- **Goal**
Count the lines in the items below that contain the string "instances", matching case exactly. Reply with the number only.

- **Stored records**
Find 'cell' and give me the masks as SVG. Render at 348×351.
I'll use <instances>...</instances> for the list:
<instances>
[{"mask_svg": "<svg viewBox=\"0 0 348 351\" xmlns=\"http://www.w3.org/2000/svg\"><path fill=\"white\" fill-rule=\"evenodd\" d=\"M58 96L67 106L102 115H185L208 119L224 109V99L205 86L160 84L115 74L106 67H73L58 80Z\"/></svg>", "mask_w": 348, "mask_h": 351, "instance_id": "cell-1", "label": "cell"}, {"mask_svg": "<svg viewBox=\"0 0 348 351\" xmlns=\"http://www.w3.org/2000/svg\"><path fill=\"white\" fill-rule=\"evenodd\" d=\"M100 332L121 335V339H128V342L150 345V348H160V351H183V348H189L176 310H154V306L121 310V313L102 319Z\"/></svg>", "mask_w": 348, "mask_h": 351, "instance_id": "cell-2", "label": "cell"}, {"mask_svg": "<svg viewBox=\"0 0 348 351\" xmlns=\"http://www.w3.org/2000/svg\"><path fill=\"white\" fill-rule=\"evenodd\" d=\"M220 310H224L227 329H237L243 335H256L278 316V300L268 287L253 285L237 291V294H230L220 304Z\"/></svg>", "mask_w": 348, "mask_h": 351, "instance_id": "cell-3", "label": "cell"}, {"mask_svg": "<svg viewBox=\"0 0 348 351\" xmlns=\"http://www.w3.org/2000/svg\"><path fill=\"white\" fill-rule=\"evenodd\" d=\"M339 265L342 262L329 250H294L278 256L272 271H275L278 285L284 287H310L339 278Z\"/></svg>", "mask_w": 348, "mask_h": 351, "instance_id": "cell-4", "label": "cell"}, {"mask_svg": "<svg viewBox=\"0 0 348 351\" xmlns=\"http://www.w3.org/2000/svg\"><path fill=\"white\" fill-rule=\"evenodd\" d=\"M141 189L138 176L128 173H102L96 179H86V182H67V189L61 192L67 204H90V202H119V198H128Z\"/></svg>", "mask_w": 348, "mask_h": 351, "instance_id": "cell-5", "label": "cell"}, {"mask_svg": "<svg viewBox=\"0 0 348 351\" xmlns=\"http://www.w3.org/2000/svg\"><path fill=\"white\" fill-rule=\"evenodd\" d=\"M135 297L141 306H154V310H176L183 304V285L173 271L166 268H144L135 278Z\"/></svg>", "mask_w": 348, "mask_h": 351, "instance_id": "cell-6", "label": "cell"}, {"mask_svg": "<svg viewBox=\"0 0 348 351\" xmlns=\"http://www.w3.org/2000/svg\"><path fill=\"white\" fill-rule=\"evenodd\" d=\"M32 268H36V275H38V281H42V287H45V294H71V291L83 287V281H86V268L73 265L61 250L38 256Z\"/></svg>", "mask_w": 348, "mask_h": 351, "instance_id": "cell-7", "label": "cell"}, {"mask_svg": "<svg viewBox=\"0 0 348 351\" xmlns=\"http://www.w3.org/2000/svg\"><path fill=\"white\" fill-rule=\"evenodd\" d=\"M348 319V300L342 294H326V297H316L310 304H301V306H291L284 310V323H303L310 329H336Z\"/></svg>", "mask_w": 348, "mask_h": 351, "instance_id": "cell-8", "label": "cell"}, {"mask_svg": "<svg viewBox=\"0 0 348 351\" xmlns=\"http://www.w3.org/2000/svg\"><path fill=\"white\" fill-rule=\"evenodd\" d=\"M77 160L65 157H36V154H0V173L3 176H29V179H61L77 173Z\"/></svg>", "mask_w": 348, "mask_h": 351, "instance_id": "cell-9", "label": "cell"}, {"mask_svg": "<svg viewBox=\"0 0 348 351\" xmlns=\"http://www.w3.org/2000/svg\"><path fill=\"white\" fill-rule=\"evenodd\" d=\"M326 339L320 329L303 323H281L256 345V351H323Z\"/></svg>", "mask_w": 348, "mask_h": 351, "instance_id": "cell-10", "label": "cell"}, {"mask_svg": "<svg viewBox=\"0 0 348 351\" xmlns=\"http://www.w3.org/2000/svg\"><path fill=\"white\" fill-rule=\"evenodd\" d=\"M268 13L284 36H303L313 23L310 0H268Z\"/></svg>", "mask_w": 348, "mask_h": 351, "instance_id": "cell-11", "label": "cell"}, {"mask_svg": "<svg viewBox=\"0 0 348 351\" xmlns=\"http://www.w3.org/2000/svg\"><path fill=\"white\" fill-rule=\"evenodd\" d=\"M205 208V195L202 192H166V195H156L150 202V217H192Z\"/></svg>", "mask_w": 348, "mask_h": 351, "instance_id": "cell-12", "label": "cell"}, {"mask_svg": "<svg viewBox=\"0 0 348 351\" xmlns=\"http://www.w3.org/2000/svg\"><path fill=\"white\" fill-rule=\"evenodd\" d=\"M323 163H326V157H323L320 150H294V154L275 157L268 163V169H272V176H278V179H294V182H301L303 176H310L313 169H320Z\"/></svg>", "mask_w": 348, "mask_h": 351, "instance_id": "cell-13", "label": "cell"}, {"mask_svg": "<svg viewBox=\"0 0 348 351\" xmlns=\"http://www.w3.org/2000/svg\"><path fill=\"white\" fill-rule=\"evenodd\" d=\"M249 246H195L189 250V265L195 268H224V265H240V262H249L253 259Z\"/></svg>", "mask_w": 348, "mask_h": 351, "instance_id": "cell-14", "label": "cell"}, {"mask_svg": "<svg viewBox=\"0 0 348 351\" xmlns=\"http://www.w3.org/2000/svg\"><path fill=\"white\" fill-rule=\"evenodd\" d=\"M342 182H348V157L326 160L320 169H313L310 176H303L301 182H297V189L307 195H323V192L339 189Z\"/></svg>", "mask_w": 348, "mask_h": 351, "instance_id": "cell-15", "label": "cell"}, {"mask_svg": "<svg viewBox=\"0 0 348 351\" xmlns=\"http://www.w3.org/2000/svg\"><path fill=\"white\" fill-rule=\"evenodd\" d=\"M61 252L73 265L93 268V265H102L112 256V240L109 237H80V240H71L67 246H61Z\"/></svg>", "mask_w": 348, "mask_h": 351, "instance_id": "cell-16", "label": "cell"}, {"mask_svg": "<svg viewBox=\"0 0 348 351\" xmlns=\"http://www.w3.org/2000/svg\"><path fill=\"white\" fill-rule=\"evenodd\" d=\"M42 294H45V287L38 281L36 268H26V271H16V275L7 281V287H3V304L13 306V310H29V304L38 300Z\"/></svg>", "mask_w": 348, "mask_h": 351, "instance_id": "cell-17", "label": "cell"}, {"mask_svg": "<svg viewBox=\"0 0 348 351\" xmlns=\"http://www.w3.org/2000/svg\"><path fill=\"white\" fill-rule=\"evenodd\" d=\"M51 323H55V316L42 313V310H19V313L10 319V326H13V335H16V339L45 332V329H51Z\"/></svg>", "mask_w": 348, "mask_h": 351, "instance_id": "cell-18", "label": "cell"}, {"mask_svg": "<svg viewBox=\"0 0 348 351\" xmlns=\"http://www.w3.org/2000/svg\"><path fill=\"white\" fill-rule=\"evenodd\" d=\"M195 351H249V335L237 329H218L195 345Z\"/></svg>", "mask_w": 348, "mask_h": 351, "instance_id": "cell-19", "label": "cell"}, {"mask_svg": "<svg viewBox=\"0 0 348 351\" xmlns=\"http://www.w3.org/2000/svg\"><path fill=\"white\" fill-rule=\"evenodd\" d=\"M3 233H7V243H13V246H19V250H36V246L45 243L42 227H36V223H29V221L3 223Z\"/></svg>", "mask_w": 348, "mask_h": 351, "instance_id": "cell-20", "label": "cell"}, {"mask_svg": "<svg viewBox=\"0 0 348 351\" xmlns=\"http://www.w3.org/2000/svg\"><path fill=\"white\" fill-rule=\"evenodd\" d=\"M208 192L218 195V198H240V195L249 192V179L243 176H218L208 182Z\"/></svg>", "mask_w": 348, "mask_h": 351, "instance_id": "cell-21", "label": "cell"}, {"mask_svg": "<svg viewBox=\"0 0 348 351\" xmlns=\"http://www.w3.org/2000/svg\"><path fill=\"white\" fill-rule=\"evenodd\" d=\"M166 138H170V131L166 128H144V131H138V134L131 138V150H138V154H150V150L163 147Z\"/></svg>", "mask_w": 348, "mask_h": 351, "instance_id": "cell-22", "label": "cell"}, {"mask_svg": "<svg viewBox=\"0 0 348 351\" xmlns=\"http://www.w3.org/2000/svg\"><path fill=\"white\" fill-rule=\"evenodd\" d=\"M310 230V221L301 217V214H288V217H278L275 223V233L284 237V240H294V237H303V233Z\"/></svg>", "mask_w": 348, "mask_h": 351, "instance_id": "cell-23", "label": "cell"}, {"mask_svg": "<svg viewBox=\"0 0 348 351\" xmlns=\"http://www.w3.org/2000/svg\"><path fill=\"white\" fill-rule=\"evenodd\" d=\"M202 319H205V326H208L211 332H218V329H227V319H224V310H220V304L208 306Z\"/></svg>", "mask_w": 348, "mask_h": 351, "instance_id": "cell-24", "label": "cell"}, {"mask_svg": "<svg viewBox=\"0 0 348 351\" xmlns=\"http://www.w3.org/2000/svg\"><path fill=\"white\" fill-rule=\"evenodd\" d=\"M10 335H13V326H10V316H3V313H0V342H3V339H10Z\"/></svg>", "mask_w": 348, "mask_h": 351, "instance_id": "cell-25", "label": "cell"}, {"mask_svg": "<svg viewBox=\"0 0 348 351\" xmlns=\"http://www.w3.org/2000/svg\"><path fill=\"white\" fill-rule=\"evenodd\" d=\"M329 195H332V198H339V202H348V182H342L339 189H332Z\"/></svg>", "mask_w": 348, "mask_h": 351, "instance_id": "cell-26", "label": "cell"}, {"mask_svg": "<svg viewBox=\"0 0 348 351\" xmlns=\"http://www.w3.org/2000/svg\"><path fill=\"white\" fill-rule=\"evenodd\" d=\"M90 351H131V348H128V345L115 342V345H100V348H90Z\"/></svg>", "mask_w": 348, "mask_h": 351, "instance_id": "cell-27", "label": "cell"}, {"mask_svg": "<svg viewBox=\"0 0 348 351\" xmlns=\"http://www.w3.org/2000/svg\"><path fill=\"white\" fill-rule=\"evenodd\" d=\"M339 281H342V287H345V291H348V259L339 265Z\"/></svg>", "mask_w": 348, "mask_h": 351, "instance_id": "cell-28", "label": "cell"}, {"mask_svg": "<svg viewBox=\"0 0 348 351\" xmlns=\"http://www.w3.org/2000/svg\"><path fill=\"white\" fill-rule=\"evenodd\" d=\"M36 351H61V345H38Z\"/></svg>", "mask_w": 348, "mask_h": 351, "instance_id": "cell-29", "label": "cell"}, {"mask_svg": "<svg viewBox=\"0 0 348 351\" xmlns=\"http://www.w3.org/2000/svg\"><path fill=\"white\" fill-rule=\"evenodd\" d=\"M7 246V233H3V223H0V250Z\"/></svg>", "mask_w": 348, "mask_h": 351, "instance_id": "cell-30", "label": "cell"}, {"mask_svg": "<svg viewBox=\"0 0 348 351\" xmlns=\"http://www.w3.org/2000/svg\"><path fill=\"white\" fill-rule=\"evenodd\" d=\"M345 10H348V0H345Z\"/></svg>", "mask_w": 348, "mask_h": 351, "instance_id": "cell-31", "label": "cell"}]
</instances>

- **Right answer**
3